An Anti-Lynching Letter in Support of the Dyer Bill (1922)…
Between 1892 and 1940, over 3,000 people, overwhelmingly black (2600), were lynched in the U.S. In the 1890s, black women led by Ida B. Wells-Barnett, protested lynching and gave birth to a massive anti-lynching movement. The NAACP made lynching a cornerstone of its racial justice campaign when it was founded in 1909. In the 1920,the NAACP began to push for federal anti-lynching legislation through the Dyer bill. The NAACP tried to pass the bill for 20 years and relied heavily on black and white women to push this effort. Women were central to anti-lynching activism. As Mary Jane Brown (2003) writes black and white women activists “headed committees, raised money, rallied supporters, testified in congressional hearings, and acted in key advisory roles in a cooperative interracial relationship (p.379).” Some of the key black women who led the anti-lynching crusade were Wells-Barnett, Mary Church Terrell, Nannie Burroughs, Hallie Q. Brown, Addie W. Hunton, Daisy Lampkin, Mary B. Talbert, and many others. Some of the white women who were anti-lynching activists included Mary Maclean, Harriet Stanton Blatch, Anna Garlin Spencer, Susan Wharton. Lenora O’Reilly, Mary White Ovington, Lillian Wald, Mary E. Wooley, and others.

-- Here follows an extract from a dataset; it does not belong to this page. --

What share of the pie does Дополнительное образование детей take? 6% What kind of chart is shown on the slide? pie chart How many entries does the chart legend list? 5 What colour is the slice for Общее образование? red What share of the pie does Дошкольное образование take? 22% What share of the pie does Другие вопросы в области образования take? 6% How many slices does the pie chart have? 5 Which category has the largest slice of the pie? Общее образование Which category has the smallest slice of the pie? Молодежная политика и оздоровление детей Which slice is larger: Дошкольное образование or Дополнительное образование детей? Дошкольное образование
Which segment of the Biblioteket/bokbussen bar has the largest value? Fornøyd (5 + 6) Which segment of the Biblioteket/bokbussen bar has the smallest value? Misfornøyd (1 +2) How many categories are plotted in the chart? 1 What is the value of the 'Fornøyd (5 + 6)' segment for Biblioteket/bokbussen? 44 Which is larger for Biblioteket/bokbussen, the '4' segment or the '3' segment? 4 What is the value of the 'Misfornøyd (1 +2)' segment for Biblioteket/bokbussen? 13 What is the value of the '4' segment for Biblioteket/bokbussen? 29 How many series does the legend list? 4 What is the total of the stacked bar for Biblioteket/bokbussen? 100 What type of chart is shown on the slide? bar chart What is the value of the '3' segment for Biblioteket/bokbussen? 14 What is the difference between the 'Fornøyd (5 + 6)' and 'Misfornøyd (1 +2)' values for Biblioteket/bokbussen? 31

Since 1920 was an election year, the NAACP tried to get Republican candidate Warren G. Harding to support the Dyer bill. Over the years, thousands of letters poured into various Presidents about lynching. Below is a letter from Ara Lee Settle to Warren G. Harding regarding lynching dated 06/18/1922 from the National Archives. The letter was part of a campaign to get the Federal government to pass the Dyer bill.
Ultimately anti-lynching legislation was not passed by Congress. Yet the activism and agitation around lynching and the campaign to pass the Dyer bill helped to put a needed spotlight on the practice. Women activists succeeded in reducing actual instances of lynching.